▶ _Task description_: Write out every record below exactly as it appears.

--- begin Excerpted data ---

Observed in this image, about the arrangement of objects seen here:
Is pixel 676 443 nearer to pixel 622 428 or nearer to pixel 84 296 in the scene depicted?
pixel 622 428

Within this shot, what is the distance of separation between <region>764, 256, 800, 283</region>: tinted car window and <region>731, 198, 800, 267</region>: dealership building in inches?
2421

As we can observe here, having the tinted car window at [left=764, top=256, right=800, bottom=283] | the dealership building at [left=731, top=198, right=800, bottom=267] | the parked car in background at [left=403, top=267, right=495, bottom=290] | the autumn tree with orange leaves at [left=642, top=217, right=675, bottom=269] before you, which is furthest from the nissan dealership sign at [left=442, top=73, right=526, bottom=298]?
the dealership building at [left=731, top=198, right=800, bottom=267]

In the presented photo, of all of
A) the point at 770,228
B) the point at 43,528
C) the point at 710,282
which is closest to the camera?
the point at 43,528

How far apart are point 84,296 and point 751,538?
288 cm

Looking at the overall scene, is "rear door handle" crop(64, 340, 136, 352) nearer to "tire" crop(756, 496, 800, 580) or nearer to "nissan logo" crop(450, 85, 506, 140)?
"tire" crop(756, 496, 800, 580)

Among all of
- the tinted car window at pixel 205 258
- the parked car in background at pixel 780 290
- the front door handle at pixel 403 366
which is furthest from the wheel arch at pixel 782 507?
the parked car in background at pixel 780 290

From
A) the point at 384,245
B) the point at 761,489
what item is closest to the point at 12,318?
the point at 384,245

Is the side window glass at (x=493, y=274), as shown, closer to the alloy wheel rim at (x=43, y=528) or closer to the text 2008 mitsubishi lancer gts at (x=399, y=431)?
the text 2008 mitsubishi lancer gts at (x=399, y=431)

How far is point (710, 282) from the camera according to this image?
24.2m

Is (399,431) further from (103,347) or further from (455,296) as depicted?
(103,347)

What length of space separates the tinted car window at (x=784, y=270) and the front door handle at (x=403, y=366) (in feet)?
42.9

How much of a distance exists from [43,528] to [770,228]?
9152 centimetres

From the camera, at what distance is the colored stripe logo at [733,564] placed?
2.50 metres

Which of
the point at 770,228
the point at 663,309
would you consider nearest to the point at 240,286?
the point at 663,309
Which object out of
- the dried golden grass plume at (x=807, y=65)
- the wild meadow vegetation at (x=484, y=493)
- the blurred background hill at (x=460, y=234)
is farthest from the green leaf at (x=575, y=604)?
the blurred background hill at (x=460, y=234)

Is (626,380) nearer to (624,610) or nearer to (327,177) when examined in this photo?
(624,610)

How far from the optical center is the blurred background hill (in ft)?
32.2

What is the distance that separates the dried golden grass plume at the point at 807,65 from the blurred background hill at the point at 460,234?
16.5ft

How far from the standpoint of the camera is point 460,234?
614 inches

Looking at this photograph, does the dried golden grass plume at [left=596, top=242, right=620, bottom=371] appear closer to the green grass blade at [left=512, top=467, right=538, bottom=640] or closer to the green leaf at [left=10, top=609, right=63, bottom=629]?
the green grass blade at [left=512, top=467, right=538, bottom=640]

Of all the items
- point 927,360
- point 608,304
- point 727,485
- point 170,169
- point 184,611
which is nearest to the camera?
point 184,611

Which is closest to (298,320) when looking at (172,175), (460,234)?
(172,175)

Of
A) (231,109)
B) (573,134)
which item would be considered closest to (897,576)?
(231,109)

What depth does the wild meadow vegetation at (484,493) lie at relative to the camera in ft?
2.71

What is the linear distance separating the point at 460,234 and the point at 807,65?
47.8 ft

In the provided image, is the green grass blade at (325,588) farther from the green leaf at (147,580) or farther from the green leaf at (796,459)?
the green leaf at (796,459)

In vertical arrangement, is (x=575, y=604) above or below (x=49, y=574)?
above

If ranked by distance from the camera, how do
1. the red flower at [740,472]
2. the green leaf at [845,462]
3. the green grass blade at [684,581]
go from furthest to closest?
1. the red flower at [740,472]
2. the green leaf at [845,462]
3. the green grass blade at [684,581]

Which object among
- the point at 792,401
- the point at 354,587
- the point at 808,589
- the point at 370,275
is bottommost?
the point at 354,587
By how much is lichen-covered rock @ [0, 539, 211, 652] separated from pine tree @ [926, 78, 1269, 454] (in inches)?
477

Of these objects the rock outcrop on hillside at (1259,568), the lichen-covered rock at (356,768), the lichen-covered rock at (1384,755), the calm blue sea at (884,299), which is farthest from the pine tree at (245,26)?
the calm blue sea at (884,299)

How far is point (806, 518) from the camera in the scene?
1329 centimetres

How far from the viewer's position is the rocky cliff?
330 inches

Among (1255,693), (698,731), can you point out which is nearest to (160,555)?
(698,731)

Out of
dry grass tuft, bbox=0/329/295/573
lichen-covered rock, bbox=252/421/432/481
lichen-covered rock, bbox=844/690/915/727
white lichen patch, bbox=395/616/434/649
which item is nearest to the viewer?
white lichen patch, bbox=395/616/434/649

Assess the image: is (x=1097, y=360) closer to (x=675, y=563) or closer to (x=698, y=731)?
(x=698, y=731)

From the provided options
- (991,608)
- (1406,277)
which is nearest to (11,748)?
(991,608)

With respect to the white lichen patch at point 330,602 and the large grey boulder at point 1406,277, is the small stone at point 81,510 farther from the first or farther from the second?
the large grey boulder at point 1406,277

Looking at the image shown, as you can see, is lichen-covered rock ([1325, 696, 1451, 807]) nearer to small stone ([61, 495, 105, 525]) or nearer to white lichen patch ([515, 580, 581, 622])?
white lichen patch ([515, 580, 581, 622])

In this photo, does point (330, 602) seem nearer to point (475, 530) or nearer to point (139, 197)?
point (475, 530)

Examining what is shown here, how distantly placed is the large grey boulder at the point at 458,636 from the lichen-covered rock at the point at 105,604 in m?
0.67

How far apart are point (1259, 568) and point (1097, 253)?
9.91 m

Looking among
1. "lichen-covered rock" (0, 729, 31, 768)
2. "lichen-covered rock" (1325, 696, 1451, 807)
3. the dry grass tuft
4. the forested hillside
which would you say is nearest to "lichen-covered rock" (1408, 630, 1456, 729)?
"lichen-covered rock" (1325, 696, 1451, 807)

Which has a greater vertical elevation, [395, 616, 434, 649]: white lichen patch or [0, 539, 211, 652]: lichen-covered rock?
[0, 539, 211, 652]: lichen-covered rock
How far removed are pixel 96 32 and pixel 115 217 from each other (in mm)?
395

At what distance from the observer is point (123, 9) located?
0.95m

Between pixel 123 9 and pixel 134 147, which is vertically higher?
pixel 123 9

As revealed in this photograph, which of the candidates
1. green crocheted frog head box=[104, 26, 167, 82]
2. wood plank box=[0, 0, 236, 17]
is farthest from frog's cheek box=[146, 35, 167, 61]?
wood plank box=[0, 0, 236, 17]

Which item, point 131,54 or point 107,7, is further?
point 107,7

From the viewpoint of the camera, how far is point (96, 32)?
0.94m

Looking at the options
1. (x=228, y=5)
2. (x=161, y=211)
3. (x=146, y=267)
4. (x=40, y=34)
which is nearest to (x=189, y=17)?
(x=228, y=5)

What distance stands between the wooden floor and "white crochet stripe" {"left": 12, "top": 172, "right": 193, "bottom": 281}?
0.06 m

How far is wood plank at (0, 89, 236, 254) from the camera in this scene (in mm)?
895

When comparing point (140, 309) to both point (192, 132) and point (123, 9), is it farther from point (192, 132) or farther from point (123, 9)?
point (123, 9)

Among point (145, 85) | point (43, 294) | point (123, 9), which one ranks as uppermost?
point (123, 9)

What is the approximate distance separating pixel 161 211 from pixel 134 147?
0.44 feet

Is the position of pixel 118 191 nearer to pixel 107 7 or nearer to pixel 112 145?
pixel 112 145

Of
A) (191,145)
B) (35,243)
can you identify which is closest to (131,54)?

--- end Excerpted data ---

▶ _Task answer_:
Observed in this image, about the arrangement of objects seen here:
Is pixel 676 443 nearer to pixel 622 428 or nearer to pixel 84 296 in the scene depicted?
pixel 622 428

Within this shot, what is the distance of separation between <region>764, 256, 800, 283</region>: tinted car window and <region>731, 198, 800, 267</region>: dealership building in inches?
2421

As we can observe here, having the tinted car window at [left=764, top=256, right=800, bottom=283] | the dealership building at [left=731, top=198, right=800, bottom=267] | the parked car in background at [left=403, top=267, right=495, bottom=290] | the autumn tree with orange leaves at [left=642, top=217, right=675, bottom=269] before you, which is furthest from the nissan dealership sign at [left=442, top=73, right=526, bottom=298]?
the dealership building at [left=731, top=198, right=800, bottom=267]

In the presented photo, of all of
A) the point at 770,228
B) the point at 43,528
C) the point at 710,282
which is closest to the camera?
the point at 43,528

How far apart are point 84,296 and point 751,538?
288 cm

Looking at the overall scene, is "rear door handle" crop(64, 340, 136, 352) nearer to "tire" crop(756, 496, 800, 580) or nearer to "nissan logo" crop(450, 85, 506, 140)?
"tire" crop(756, 496, 800, 580)

Among all of
- the tinted car window at pixel 205 258
- the parked car in background at pixel 780 290
- the front door handle at pixel 403 366
which is furthest from the wheel arch at pixel 782 507?
the parked car in background at pixel 780 290

From
A) the point at 384,245
B) the point at 761,489
what item is closest to the point at 12,318?
the point at 384,245

Is the side window glass at (x=493, y=274), as shown, closer to the alloy wheel rim at (x=43, y=528) or closer to the text 2008 mitsubishi lancer gts at (x=399, y=431)?
the text 2008 mitsubishi lancer gts at (x=399, y=431)

How far is point (710, 282) from the camera according to this image?
24.2m

Is (399,431) further from (103,347) or further from (455,296) as depicted?
(103,347)

What length of space separates the tinted car window at (x=784, y=270) and the front door handle at (x=403, y=366) (in feet)?
42.9

How much of a distance exists from [43,528] to [770,228]?
9152 centimetres

From the camera, at what distance is the colored stripe logo at [733,564] placed?
2.50 metres

Which of
the point at 770,228
the point at 663,309
would you consider nearest to the point at 240,286?
the point at 663,309
Which object out of
- the dried golden grass plume at (x=807, y=65)
- the wild meadow vegetation at (x=484, y=493)
- the blurred background hill at (x=460, y=234)
is farthest from the green leaf at (x=575, y=604)?
the blurred background hill at (x=460, y=234)

Is (626,380) nearer to (624,610) or nearer to (327,177) when examined in this photo?
(624,610)

How far from the optical center is the blurred background hill (in ft)?
32.2

What is the distance that separates the dried golden grass plume at the point at 807,65 from the blurred background hill at the point at 460,234?
16.5ft

How far from the standpoint of the camera is point 460,234?
614 inches

Looking at this photograph, does the dried golden grass plume at [left=596, top=242, right=620, bottom=371] appear closer to the green grass blade at [left=512, top=467, right=538, bottom=640] or closer to the green leaf at [left=10, top=609, right=63, bottom=629]?
the green grass blade at [left=512, top=467, right=538, bottom=640]

Of all the items
- point 927,360
- point 608,304
- point 727,485
- point 170,169
- point 184,611
which is nearest to the camera?
point 184,611

Which is closest to (298,320) when looking at (172,175), (460,234)?
(172,175)

Of
A) (231,109)
B) (573,134)
which item would be considered closest to (897,576)?
(231,109)

What depth does the wild meadow vegetation at (484,493) lie at relative to the camera in ft?
2.71

What is the linear distance separating the point at 460,234 and the point at 807,65?
47.8 ft

In the provided image, is the green grass blade at (325,588) farther from the green leaf at (147,580) or farther from the green leaf at (796,459)?
the green leaf at (796,459)

In vertical arrangement, is (x=575, y=604) above or below (x=49, y=574)?
above

If ranked by distance from the camera, how do
1. the red flower at [740,472]
2. the green leaf at [845,462]
3. the green grass blade at [684,581]
go from furthest to closest?
1. the red flower at [740,472]
2. the green leaf at [845,462]
3. the green grass blade at [684,581]

Which object among
- the point at 792,401
- the point at 354,587
- the point at 808,589
- the point at 370,275
is bottommost?
the point at 354,587
By how much is lichen-covered rock @ [0, 539, 211, 652] separated from pine tree @ [926, 78, 1269, 454] (in inches)?
477

Of these objects the rock outcrop on hillside at (1259,568), the lichen-covered rock at (356,768), the lichen-covered rock at (1384,755), the calm blue sea at (884,299), which is farthest from the pine tree at (245,26)?
the calm blue sea at (884,299)

How far is point (806, 518) from the camera in the scene?
1329 centimetres

How far from the viewer's position is the rocky cliff?
330 inches

Among (1255,693), (698,731), can you point out which is nearest to (160,555)?
(698,731)

Out of
dry grass tuft, bbox=0/329/295/573
lichen-covered rock, bbox=252/421/432/481
lichen-covered rock, bbox=844/690/915/727
white lichen patch, bbox=395/616/434/649
which item is nearest to the viewer?
white lichen patch, bbox=395/616/434/649

Assess the image: is (x=1097, y=360) closer to (x=675, y=563) or closer to (x=698, y=731)?
(x=698, y=731)

From the provided options
- (991,608)
- (1406,277)
which is nearest to (11,748)?
(991,608)

With respect to the white lichen patch at point 330,602 and the large grey boulder at point 1406,277, is the small stone at point 81,510 farther from the first or farther from the second?
the large grey boulder at point 1406,277

Looking at the image shown, as you can see, is lichen-covered rock ([1325, 696, 1451, 807]) nearer to small stone ([61, 495, 105, 525]) or nearer to white lichen patch ([515, 580, 581, 622])?
white lichen patch ([515, 580, 581, 622])

In this photo, does point (330, 602) seem nearer to point (475, 530) or nearer to point (139, 197)?
point (475, 530)

Examining what is shown here, how distantly placed is the large grey boulder at the point at 458,636 from the lichen-covered rock at the point at 105,604 in m?
0.67

How far apart are point (1259, 568) and point (1097, 253)?
9.91 m

Looking among
1. "lichen-covered rock" (0, 729, 31, 768)
2. "lichen-covered rock" (1325, 696, 1451, 807)
3. the dry grass tuft
4. the forested hillside
which would you say is nearest to "lichen-covered rock" (1408, 630, 1456, 729)?
"lichen-covered rock" (1325, 696, 1451, 807)

Which has a greater vertical elevation, [395, 616, 434, 649]: white lichen patch or [0, 539, 211, 652]: lichen-covered rock?
[0, 539, 211, 652]: lichen-covered rock
How far removed are pixel 96 32 and pixel 115 217 from each other (in mm)?
395

At what distance from the observer is point (123, 9) located?
0.95m

Between pixel 123 9 and pixel 134 147, which is vertically higher?
pixel 123 9

As revealed in this photograph, which of the candidates
1. green crocheted frog head box=[104, 26, 167, 82]
2. wood plank box=[0, 0, 236, 17]
is farthest from frog's cheek box=[146, 35, 167, 61]?
wood plank box=[0, 0, 236, 17]

Which item, point 131,54 or point 107,7, is further?
point 107,7

From the viewpoint of the camera, how far is point (96, 32)?
0.94m

Looking at the options
1. (x=228, y=5)
2. (x=161, y=211)
3. (x=146, y=267)
4. (x=40, y=34)
which is nearest to (x=189, y=17)?
(x=228, y=5)

What distance stands between the wooden floor and "white crochet stripe" {"left": 12, "top": 172, "right": 193, "bottom": 281}?
0.06 m

How far is wood plank at (0, 89, 236, 254) from the camera in this scene (in mm)?
895

When comparing point (140, 309) to both point (192, 132) and point (123, 9), is it farther from point (192, 132) or farther from point (123, 9)?
point (123, 9)

Among point (145, 85) | point (43, 294) | point (123, 9), which one ranks as uppermost?
point (123, 9)

What is the approximate distance separating pixel 161 211 from pixel 134 147?
0.44 feet

Is the position of pixel 118 191 nearer to pixel 107 7 or nearer to pixel 112 145?
pixel 112 145

Of
A) (191,145)
B) (35,243)
can you identify which is closest to (131,54)?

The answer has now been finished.